PUMP CUTOFF PROBLEMS: Rumbles can occur at burner shutdown due to the cutoff of the fuel pump not holding under pressure.
SLUGGISH CUTOFF: This can easily be checked by dead-heading a reliable oil pressure gauge in the copper connector tube. See Figure E. DO NOT INSTALL THE OIL PRESSURE GAUGE IN THE OPTIONAL GAUGE PORT FOR THIS CUTOFF TEST. All fittings must be tight. Start the burner. Adjust the pump to the specified pressure and shut the burner off. The cutoff pressure is typically 20% lower than the operating pressure level. If the cutoff is sluggish or significantly lower than the 20% level, but still holds, replace the pump or install a solenoid valve.
ELECTRODES NOT POSITIONED CORRECTLY: Proper electrode settings are essential. See Figure D. Beckett offers a multi-purpose T500 gauge to assist you in making proper electrode settings.
EXCESSIVE COMBUSTION AIR: The burner must be adjusted to have the proper air-to-fuel ratio. Follow these four steps to properly adjust the burner:
DEFECTIVE CUTOFF SEAT: To check for a defective or obstructed cutoff seat, follow the instructions as outlined in, “Sluggish Cutoff”. If the pump pressure slowly drops to 0 psig, replace the pump.
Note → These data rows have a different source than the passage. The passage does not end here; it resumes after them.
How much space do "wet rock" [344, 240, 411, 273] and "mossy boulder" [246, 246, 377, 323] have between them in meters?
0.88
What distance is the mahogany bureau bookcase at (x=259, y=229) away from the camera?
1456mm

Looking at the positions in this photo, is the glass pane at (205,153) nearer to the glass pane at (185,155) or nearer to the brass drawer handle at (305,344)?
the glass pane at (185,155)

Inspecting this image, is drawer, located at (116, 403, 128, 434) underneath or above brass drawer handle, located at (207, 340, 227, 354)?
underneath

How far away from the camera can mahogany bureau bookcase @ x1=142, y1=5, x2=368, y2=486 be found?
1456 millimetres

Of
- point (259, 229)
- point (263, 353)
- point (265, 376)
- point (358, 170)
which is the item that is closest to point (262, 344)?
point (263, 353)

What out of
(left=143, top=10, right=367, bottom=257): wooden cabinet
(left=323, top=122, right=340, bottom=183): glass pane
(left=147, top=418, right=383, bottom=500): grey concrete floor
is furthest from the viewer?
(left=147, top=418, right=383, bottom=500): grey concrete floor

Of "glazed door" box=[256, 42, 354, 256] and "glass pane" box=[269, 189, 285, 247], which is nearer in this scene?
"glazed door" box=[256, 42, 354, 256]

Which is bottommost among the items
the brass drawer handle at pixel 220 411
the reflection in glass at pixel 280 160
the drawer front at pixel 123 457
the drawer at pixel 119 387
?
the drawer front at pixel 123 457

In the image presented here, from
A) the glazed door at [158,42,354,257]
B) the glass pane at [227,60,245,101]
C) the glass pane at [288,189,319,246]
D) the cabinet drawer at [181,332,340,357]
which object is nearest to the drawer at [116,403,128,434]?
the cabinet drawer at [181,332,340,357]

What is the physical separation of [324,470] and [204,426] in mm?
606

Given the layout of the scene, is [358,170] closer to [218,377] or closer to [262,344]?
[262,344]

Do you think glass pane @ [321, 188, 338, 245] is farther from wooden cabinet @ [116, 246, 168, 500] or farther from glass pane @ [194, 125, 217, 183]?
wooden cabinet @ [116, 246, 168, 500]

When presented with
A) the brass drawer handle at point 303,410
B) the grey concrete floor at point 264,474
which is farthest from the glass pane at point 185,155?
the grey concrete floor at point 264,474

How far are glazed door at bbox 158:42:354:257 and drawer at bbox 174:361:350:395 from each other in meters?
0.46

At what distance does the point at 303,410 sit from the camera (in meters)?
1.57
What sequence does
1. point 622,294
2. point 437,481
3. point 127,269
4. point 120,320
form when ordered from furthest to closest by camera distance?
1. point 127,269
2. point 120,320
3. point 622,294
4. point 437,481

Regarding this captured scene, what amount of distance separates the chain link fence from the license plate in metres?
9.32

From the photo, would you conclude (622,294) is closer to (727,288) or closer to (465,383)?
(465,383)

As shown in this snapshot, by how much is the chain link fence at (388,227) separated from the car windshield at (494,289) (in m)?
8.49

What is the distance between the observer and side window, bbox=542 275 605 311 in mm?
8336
AIR TRAPPED IN NOZZLE LINE: During burner operation, trapped air is compressed to a smaller size at operating pressure. This is typically 7-10 times atmospheric pressure (atmospheric pressure is approximately 14.7 psi). At burner shutdown, the small compressed bubble rapidly expands 7-10 times, to its original size at atmospheric pressure forcing oil to squirt from the nozzle. See Figure G. Since the blower wheel is coasting to a stop, there is insufficient air to completely burn this expelled fuel, resulting in a rumble at shutdown. There are several factors that can contribute to this condition:
When the nozzle line is removed for service, air replaces the oil that is drained from the nozzle line. This air mass will be broken into smaller bubbles and purged from the system by cycling the burner numerous times.
Servicing the oil supply system allows air to accumulate. Make sure all fittings are leak-tight after servicing the filter or other components. Bleed the pump until all bubbles have been purged from the system.
If the oil tank becomes empty, air will be introduced into the oil supply. Bleed the pump until all bubbles have been purged from the system.
Air leaks and gasification can lead to rumbles at shutdown. Gasification reacts the same way as an air leak. Please refer to “Pulsations” on page 3 to assist in solving this problem.
Hopefully, we have provided you with information that will help you understand and resolve rumbles and pulsations. Other potential causes may exist. The use of solenoid valves and controls with pre-purge and post-purge functions can also provide solutions. Beckett offers a number of technical bulletins to assist you in solving service-related problems.